═══ PROVIDED TEXT
In New York state the gettin' was extremely
good for one powerful family;
Former New York State Senate Majority Leader Dean
Skelos got his son a no-show job with a medical malpractice insurer who
was lobbying the Legislature, according to a federal indictment.
Father and son “engaged in a corrupt scheme” to cash in on Skelos’s
position at the helm of the Senate, according to the indictment handed
down Thursday by a federal grand jury in Manhattan. Skelos and son Adam
pocketed hundreds of thousands of dollars from campaign donors and firms
with business before the state, according to the indictment.
Which, as the Insurance Journal story makes clear, is pretty much textbook economics (if the textbook is
Public Choice). In addition;
Adam Skelos also pocketed title-insurance commissions from
real-estate developers with business before his father, prosecutors
said. The elder Skelos helped win a $20,000 payment from a large
real-estate investment firm for his son and $10,000 in monthly payments
to Adam from a company in Arizona that makes water filters to treat
polluted stormwater run-off and water contaminated by fracking.
The two men referred “implicitly and explicitly” to Dean Skelos’s
ability to use official actions to reward or punish targets of their
five-year scheme, according to the indictment.
They went into politics to do good, and they ended up doing well.
══════
═══ DATA SHOWN
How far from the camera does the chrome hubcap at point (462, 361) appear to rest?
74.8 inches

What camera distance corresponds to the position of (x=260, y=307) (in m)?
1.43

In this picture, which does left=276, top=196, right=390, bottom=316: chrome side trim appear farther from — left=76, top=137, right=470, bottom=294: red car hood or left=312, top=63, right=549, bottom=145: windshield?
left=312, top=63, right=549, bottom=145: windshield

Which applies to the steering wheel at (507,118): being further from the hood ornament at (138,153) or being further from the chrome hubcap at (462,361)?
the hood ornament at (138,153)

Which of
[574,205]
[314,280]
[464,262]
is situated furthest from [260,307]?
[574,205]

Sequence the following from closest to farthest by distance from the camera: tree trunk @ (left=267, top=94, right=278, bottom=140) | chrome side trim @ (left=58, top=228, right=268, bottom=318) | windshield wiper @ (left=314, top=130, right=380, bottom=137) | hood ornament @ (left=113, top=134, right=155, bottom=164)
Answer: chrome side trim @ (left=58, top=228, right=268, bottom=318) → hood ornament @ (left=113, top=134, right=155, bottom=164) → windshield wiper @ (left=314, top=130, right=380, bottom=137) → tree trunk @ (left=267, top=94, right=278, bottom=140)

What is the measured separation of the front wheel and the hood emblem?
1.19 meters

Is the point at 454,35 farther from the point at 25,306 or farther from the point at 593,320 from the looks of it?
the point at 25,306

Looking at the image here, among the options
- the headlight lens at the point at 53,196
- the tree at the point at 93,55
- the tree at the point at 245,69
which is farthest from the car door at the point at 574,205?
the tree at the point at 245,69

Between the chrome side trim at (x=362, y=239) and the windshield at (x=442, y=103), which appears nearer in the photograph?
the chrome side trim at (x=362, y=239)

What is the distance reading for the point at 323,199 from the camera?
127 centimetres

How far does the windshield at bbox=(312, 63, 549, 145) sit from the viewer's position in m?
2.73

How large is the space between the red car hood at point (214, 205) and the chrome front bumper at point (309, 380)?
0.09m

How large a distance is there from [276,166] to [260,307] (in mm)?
══════
Rewrite the passage on the Skelos indictment starting at "In New York" and ending at "a federal indictment.", putting "phantom job" in place of "no-show job".

* _TASK RESPONSE_:
In New York state the gettin' was extremely
good for one powerful family;
Former New York State Senate Majority Leader Dean
Skelos got his son a phantom job with a medical malpractice insurer who
was lobbying the Legislature, according to a federal indictment.